The Cycle of Instability
Even in a best-case scenario – say, diplomatic efforts keep the Strait of Hormuz open – price relief would not be immediate. And it would be naïve to assume this cycle won't repeat. That is why the broader direction of travel set by the energy secretary matters. The UK must reduce its exposure to volatile fossil-fuel markets. But the real battleground is cost – and who pays.
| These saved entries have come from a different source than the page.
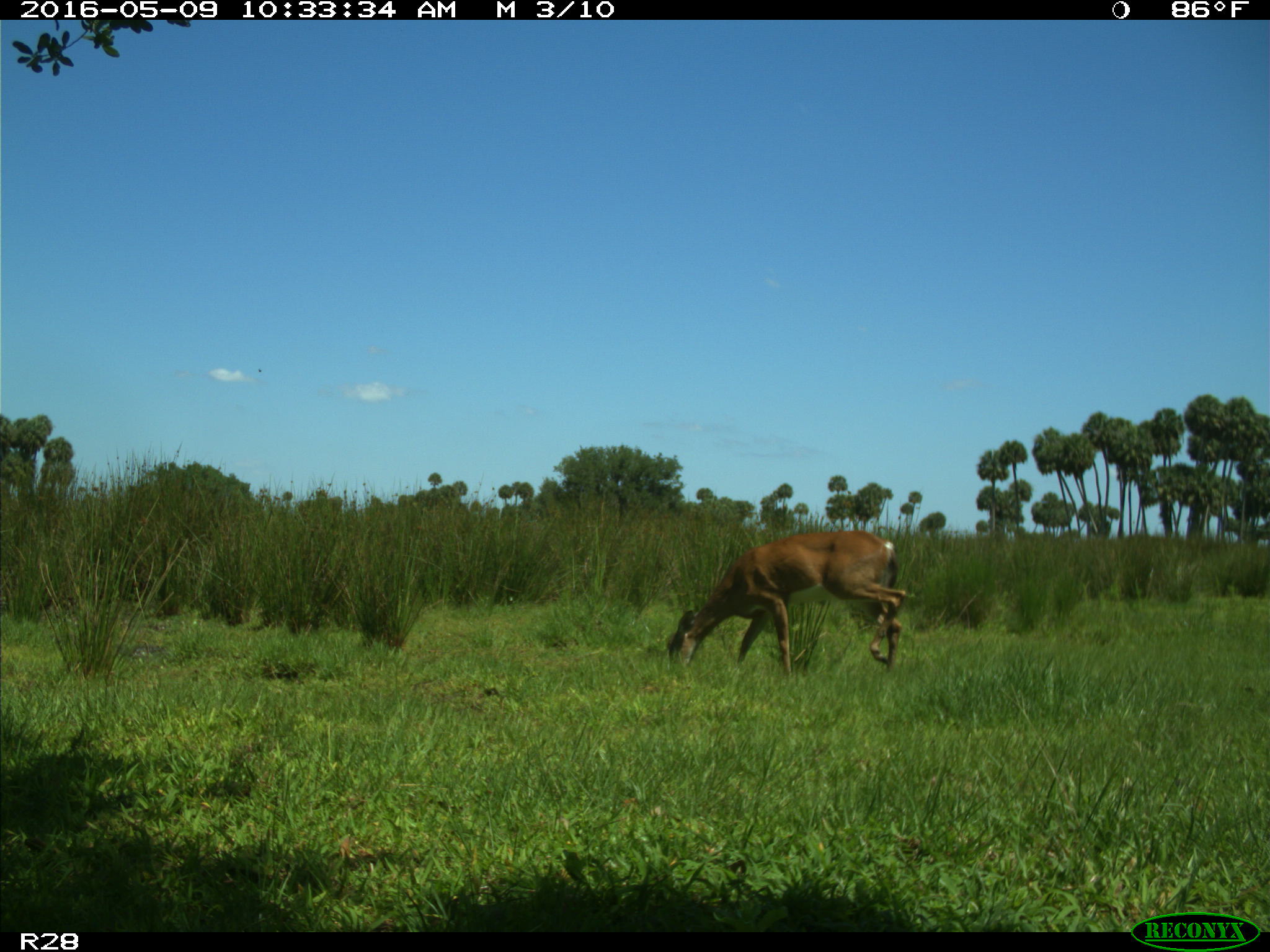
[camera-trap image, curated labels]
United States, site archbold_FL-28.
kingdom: Animalia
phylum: Chordata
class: Mammalia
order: Artiodactyla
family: Cervidae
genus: Odocoileus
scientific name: Odocoileus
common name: deer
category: unidentified deer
In her last Budget, chancellor Rachel Reeves shifted green levies off household bills and into general taxation, saving consumers around £150 on average. That was politically smart – but economically incomplete. Businesses were left out. And businesses don't absorb costs – they pass them on. Higher energy bills mean higher prices, tighter margins, frozen hiring and, in some cases, job losses. An economy already struggling for momentum cannot afford that drag.
Path Forward
The state cannot absorb all transition costs – that simply isn't affordable. But nor can it pretend the current balance works. Targeted relief for energy-intensive firms, even if temporary, would ease the pressure while longer-term market reforms – reducing the role of gas in price-setting – grind forward. Handled well, that could strengthen public backing for Miliband's agenda and blunt the calls for a North Sea drilling revival.
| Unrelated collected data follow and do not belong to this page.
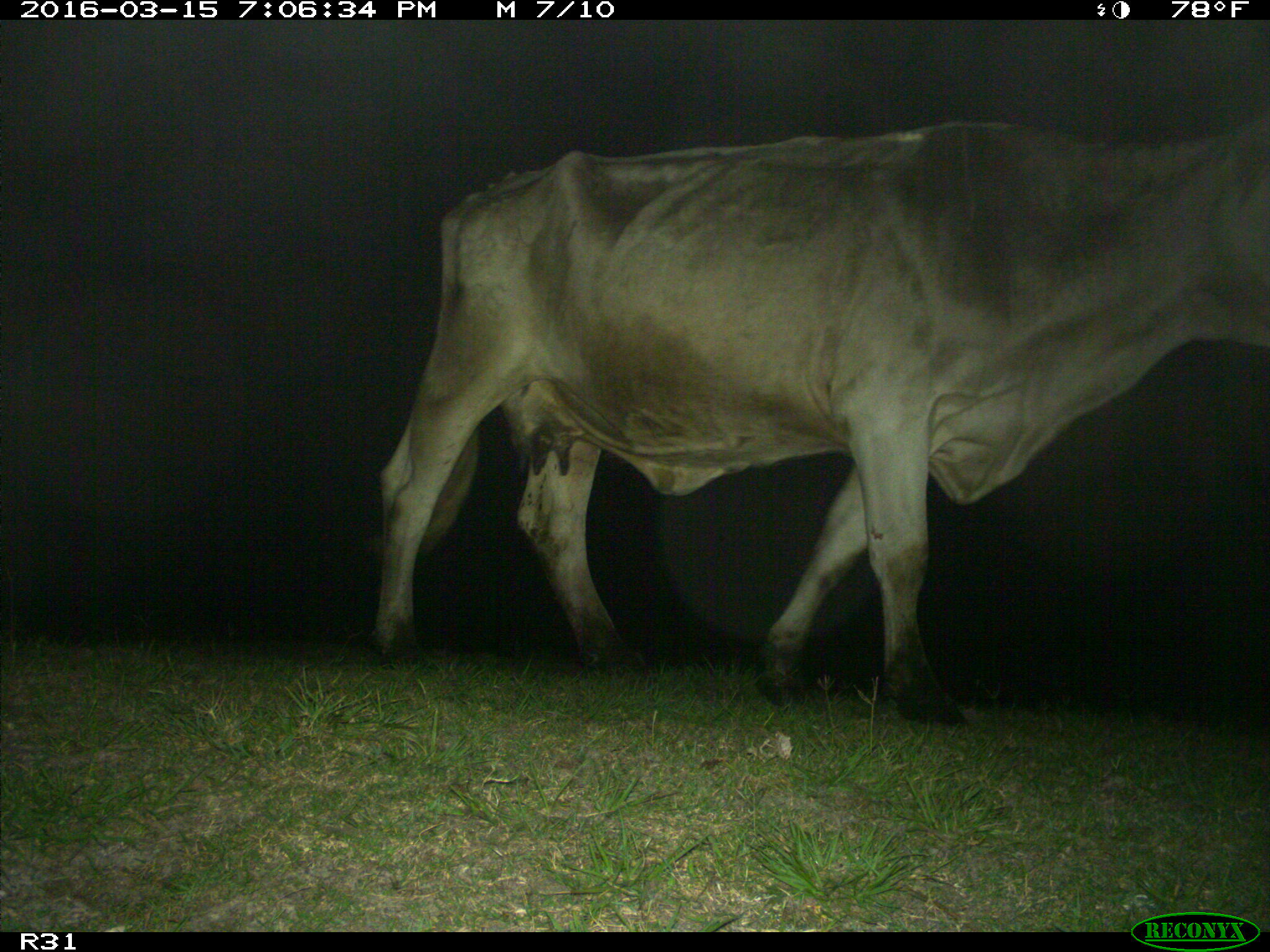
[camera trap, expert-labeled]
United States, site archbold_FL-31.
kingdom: Animalia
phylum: Chordata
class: Mammalia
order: Artiodactyla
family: Bovidae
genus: Bos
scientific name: Bos taurus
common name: domestic cow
Because more drilling is no silver bullet. The basin is mature, costs are high, and most output is sold on global markets anyway. Even a dramatic increase in production would barely dent UK energy bills. Meanwhile, the downsides are clear: pollution, poor air quality, rising respiratory illness, and a warming planet. As Arnold Schwarzenegger once put it: two sealed rooms, two running cars – one petrol, one electric. Which would you choose to stand in?
Britain has alternatives. Wind is abundant. Solar remains underused. Even nuclear – costly and contentious – is a cleaner long-term bet than continued reliance on fossil fuels. Projects like Hinkley Point C and Sizewell C may be expensive, but their output will still prove less damaging, and ultimately more stable, than hydrocarbons.
If Miliband succeeds, future BP windfalls driven by geopolitical shocks may matter far less to British households. That is the goal. Until then, every oil spike will keep delivering the same message: Britain is still paying for crises it cannot control.